What the agent experiences
The agent's journey through a policy-gated tool call:
Agent: "I need to transfer $45,000 to the IRS."
-> Calls transfer_funds(amount=45000, toPayee="IRS")
-> Adapter: no mandateId -> returns directive
Agent reads: "REJECTED: Create a mandate of type ACH-TXN-v1..."
-> Looks at available tools, finds AGLedger CLI or MCP
-> Calls schema get ACH-TXN-v1 (learns required fields)
-> Calls mandate create with proper criteria
-> Gets mandate ID: 019d-xxxx-xxxx
Agent: "Now I have a mandate. Let me retry."
-> Calls transfer_funds(amount=45000, toPayee="IRS", mandateId="019d-xxxx-xxxx")
-> Adapter: mandateId present -> validates against AGLedger API -> passes
-> Transfer executes
Agent: "Transfer complete. Let me document it."
-> Calls receipt submit with transfer evidence
-> AGLedger verifies evidence against mandate criteria
-> Status: FULFILLED
The agent adapted to the compliance requirement without any prior knowledge of AGLedger. The gate directive was the teaching moment. The tool descriptions provided the method. The API responses provided the specifics.

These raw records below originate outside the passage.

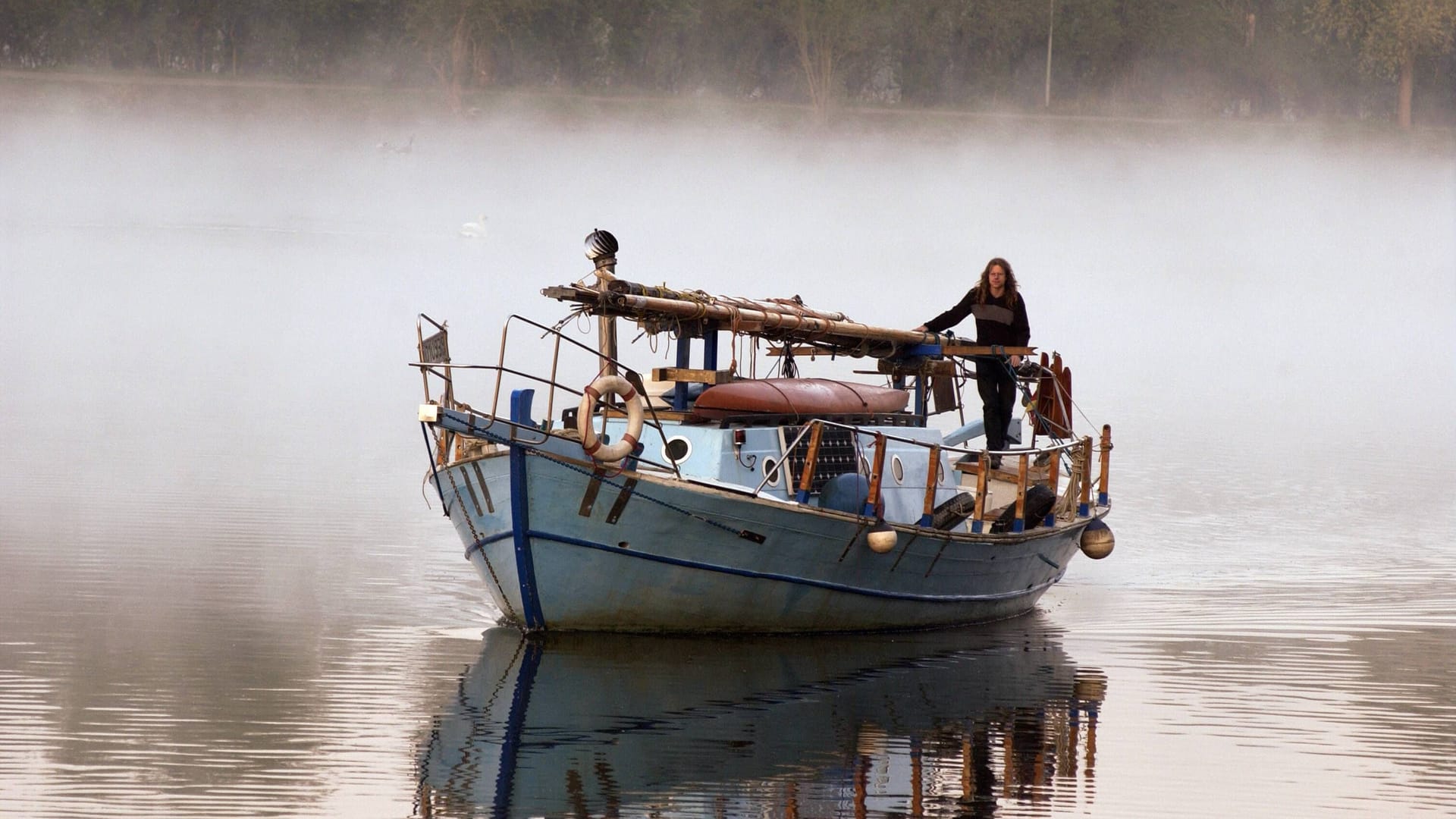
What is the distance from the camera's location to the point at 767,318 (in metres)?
20.0

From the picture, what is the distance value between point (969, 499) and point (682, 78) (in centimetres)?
11370

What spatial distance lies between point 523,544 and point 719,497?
1832 mm

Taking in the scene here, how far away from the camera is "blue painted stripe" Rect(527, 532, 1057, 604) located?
18.2 metres

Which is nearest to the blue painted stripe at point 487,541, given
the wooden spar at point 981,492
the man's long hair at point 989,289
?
the wooden spar at point 981,492

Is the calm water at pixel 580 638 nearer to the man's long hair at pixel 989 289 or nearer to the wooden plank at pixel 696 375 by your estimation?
the wooden plank at pixel 696 375

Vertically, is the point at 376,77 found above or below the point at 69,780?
above

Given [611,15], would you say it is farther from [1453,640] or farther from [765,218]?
[1453,640]

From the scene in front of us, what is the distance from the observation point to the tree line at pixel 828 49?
128 m

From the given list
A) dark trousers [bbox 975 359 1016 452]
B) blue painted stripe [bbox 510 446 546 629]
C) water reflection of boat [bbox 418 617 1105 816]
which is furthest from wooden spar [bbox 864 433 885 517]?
dark trousers [bbox 975 359 1016 452]

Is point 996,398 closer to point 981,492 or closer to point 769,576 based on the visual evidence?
point 981,492

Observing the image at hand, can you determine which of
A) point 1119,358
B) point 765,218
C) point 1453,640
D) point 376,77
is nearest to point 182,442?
point 1453,640

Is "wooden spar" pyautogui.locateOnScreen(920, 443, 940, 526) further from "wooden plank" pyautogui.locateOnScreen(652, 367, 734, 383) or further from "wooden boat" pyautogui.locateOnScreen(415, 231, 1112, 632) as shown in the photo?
"wooden plank" pyautogui.locateOnScreen(652, 367, 734, 383)

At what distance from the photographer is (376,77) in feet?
424

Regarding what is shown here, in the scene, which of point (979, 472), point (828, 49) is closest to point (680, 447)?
point (979, 472)
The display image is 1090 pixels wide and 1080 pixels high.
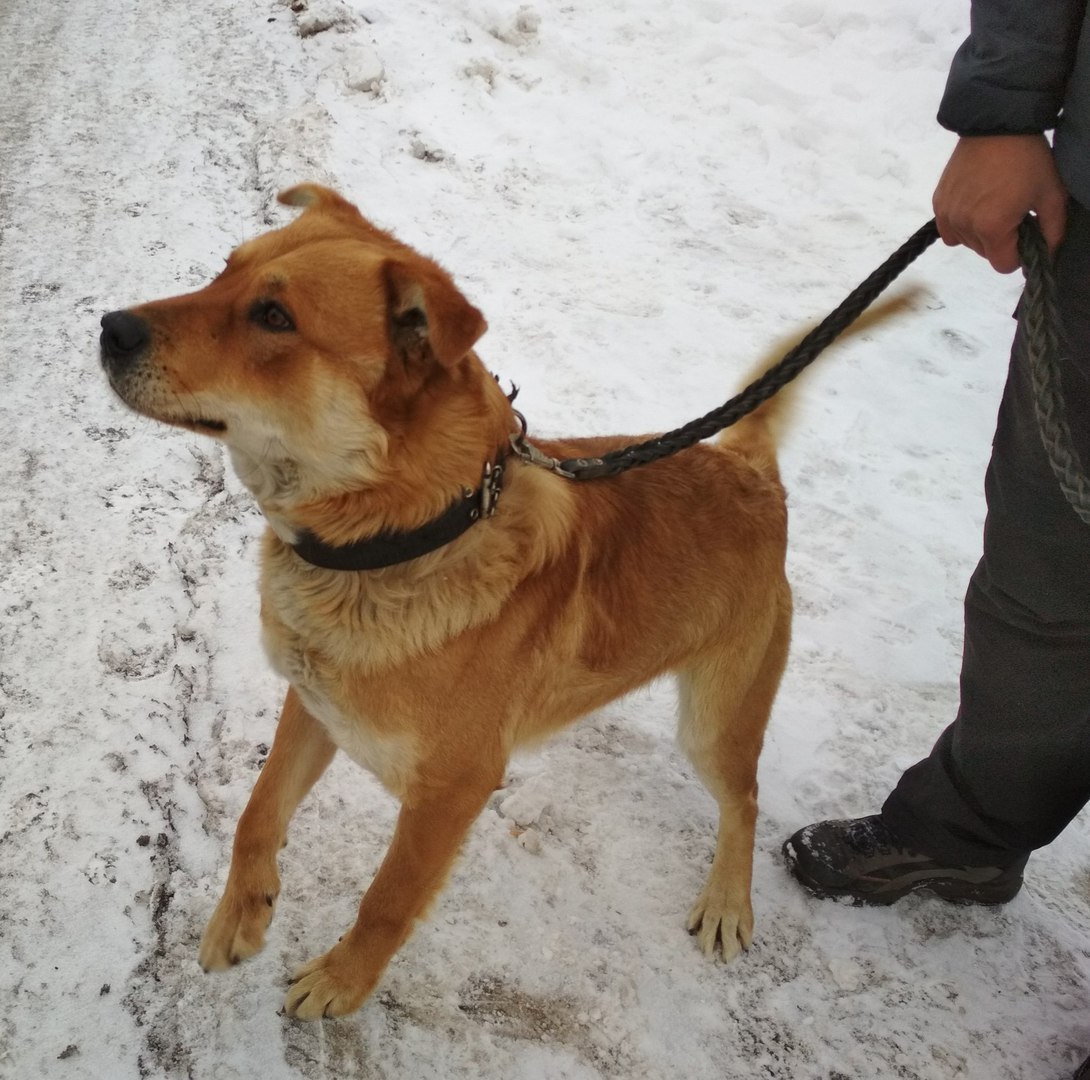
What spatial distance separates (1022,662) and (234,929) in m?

Note: receipt submission is the agent's responsibility, guided by the AGLedger tool descriptions and API nextSteps responses. The gate enforces mandate creation (the commitment), not receipt submission (the evidence). For stricter enforcement, you could add a post-action gate that blocks subsequent tools until the receipt is submitted — but in our testing, agents with optimized tool descriptions submitted receipts voluntarily.
Provider considerations
AGLedger is vendor-agnostic — any LLM that can call tools can work with the accountability gate pattern. In our testing (70 traces total), provider behavior varied:
- Some models read error directives carefully and recover in 1-2 retries
- Others require more attempts or stronger tool descriptions to complete the full lifecycle
- All providers benefit from server-side mandate validation (Step 3) — never rely on presence checks alone
Test your specific provider and model version with your contract types. The blog post includes detailed per-provider behavioral data from our 70-trace study.
Architecture
Your Agent Framework
(LangChain / CrewAI / Vercel AI SDK / etc.)
|
v
+-------------------------------+
| Agent Governance Toolkit |
| (PolicyEvaluator) |
| |
| Policy rules -> evaluate() |
+-------------------------------+
|
+---------+---------+
| |
Allowed Denied
| |
v v
+------------------+ +-------------------+
| AGLedger Adapter | | AGLedger Adapter |
| (custom wrapper) | | (custom wrapper) |
| | | |
| Validate mandate | | Return directive |
| ID against API | | with contract type |
| (GET /v1/ | | and API URL |
| mandates/{id}) | | |
+--------+---------+ +---------+---------+
| |
Passes Agent creates
| mandate via
Tool executes AGLedger tools,
| then retries
Agent submits |
receipt via (loops back to
AGLedger tools tool call)
|
Verification
|
FULFILLED
The governance toolkit handles authorization (native). The AGLedger adapter handles accountability (custom wrapper). The agent handles compliance automatically through self-correction.
Version compatibility
This guide was tested against:
- Agent Governance Toolkit:
agent-governance-toolkit[full](tested against v3.1.0 ofagent-os-kernel) - AGLedger API: v0.19.6
- AGLedger CLI:
@agledger/cliv0.4.1 - AGLedger MCP Server:
@agledger/mcp-serverv2.0.2
The adapter depends on PolicyEvaluator, PolicyDocument, PolicyRule, PolicyCondition, PolicyAction, PolicyOperator, and PolicyDefaults from the agent_os.policies package. These are public APIs in the toolkit. Pin your version and test after upgrades — the toolkit is in public preview and breaking changes may occur before GA.